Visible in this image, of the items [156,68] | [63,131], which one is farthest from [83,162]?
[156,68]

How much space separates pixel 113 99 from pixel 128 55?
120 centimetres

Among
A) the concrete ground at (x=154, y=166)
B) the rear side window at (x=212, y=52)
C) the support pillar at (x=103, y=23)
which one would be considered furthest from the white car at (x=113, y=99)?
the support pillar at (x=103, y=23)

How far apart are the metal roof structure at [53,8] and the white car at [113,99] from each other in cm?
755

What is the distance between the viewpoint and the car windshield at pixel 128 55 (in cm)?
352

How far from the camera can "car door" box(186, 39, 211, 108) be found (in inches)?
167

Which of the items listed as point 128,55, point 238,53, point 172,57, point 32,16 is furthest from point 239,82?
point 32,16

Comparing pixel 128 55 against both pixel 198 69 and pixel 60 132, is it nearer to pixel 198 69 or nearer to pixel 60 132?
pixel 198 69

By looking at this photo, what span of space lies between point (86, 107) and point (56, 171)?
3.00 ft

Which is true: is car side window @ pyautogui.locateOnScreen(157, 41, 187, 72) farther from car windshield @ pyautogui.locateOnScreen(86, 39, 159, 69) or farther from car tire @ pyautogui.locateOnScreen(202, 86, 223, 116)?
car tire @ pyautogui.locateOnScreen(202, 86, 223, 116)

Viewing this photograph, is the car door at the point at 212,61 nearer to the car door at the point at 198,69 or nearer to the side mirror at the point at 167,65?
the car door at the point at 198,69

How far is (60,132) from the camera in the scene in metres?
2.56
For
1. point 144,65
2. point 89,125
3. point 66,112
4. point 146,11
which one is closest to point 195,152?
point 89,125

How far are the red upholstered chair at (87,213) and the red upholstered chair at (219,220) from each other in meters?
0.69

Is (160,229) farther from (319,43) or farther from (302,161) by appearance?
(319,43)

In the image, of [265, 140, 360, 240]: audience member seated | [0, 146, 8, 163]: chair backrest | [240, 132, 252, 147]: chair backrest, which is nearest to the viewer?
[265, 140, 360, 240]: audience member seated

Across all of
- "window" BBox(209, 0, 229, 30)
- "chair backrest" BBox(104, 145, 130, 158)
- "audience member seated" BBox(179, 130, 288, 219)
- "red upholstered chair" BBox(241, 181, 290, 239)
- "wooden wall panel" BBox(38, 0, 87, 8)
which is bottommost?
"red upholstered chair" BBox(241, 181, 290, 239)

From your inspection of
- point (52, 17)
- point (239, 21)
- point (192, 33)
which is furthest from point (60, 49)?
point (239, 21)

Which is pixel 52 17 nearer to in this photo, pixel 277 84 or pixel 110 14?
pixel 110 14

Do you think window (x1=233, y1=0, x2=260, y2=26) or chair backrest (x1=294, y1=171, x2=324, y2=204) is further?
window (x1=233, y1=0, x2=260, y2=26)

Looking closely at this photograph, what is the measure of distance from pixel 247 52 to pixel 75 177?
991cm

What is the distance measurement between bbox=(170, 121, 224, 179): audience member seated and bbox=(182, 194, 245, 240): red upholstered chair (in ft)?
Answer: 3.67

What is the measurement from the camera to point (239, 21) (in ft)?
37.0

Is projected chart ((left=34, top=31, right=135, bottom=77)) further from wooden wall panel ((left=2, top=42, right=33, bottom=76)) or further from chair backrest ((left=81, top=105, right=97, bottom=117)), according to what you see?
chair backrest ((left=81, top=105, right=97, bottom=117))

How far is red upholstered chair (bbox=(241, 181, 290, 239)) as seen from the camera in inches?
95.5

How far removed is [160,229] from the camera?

------------

> [Instruction]:
Lay out every line of the records above as a numbered list, and leave out the blank lines.

> [Expected answer]:
1. Visible in this image, of the items [156,68] | [63,131], which one is farthest from [83,162]?
2. [156,68]
3. How much space separates pixel 113 99 from pixel 128 55?
4. 120 centimetres
5. Among
6. A) the concrete ground at (x=154, y=166)
7. B) the rear side window at (x=212, y=52)
8. C) the support pillar at (x=103, y=23)
9. which one would be considered furthest from the white car at (x=113, y=99)?
10. the support pillar at (x=103, y=23)
11. How far apart are the metal roof structure at [53,8] and the white car at [113,99] from each other in cm?
12. 755
13. What is the distance between the viewpoint and the car windshield at pixel 128 55 (in cm)?
14. 352
15. How far from the camera can "car door" box(186, 39, 211, 108) be found (in inches)?
16. 167
17. Which of the items listed as point 128,55, point 238,53, point 172,57, point 32,16 is furthest from point 239,82?
18. point 32,16
19. Comparing pixel 128 55 against both pixel 198 69 and pixel 60 132, is it nearer to pixel 198 69 or nearer to pixel 60 132?
20. pixel 198 69
21. By looking at this photo, what span of space lies between point (86, 107) and point (56, 171)?
22. 3.00 ft
23. Which is true: is car side window @ pyautogui.locateOnScreen(157, 41, 187, 72) farther from car windshield @ pyautogui.locateOnScreen(86, 39, 159, 69) or farther from car tire @ pyautogui.locateOnScreen(202, 86, 223, 116)?
24. car tire @ pyautogui.locateOnScreen(202, 86, 223, 116)
25. Viewing this photograph, is the car door at the point at 212,61 nearer to the car door at the point at 198,69 or nearer to the side mirror at the point at 167,65?
26. the car door at the point at 198,69
27. How far is (60,132) from the camera in the scene in metres?
28. 2.56
29. For
30. 1. point 144,65
31. 2. point 89,125
32. 3. point 66,112
33. 4. point 146,11
34. which one is closest to point 195,152?
35. point 89,125
36. How far are the red upholstered chair at (87,213) and the red upholstered chair at (219,220) from each other in meters?
37. 0.69
38. Is (160,229) farther from (319,43) or farther from (302,161) by appearance?
39. (319,43)
40. In the image, of [265, 140, 360, 240]: audience member seated | [0, 146, 8, 163]: chair backrest | [240, 132, 252, 147]: chair backrest, which is nearest to the viewer?
41. [265, 140, 360, 240]: audience member seated
42. Across all of
43. - "window" BBox(209, 0, 229, 30)
44. - "chair backrest" BBox(104, 145, 130, 158)
45. - "audience member seated" BBox(179, 130, 288, 219)
46. - "red upholstered chair" BBox(241, 181, 290, 239)
47. - "wooden wall panel" BBox(38, 0, 87, 8)
48. which is bottommost?
49. "red upholstered chair" BBox(241, 181, 290, 239)
50. From your inspection of
51. - point (52, 17)
52. - point (239, 21)
53. - point (192, 33)
54. which is furthest from point (60, 49)?
55. point (239, 21)
56. Which is pixel 52 17 nearer to in this photo, pixel 277 84 or pixel 110 14?
57. pixel 110 14
58. Do you think window (x1=233, y1=0, x2=260, y2=26) or chair backrest (x1=294, y1=171, x2=324, y2=204) is further?
59. window (x1=233, y1=0, x2=260, y2=26)
60. Looking closely at this photograph, what is the measure of distance from pixel 247 52 to pixel 75 177?
61. 991cm
62. What is the distance measurement between bbox=(170, 121, 224, 179): audience member seated and bbox=(182, 194, 245, 240): red upholstered chair (in ft)?
63. Answer: 3.67
64. What is the measurement from the camera to point (239, 21) (in ft)?
65. 37.0
66. Is projected chart ((left=34, top=31, right=135, bottom=77)) further from wooden wall panel ((left=2, top=42, right=33, bottom=76)) or further from chair backrest ((left=81, top=105, right=97, bottom=117)), according to what you see?
67. chair backrest ((left=81, top=105, right=97, bottom=117))
68. How far is red upholstered chair (bbox=(241, 181, 290, 239)) as seen from the camera in inches?
69. 95.5
70. How far removed is [160,229] from the camera?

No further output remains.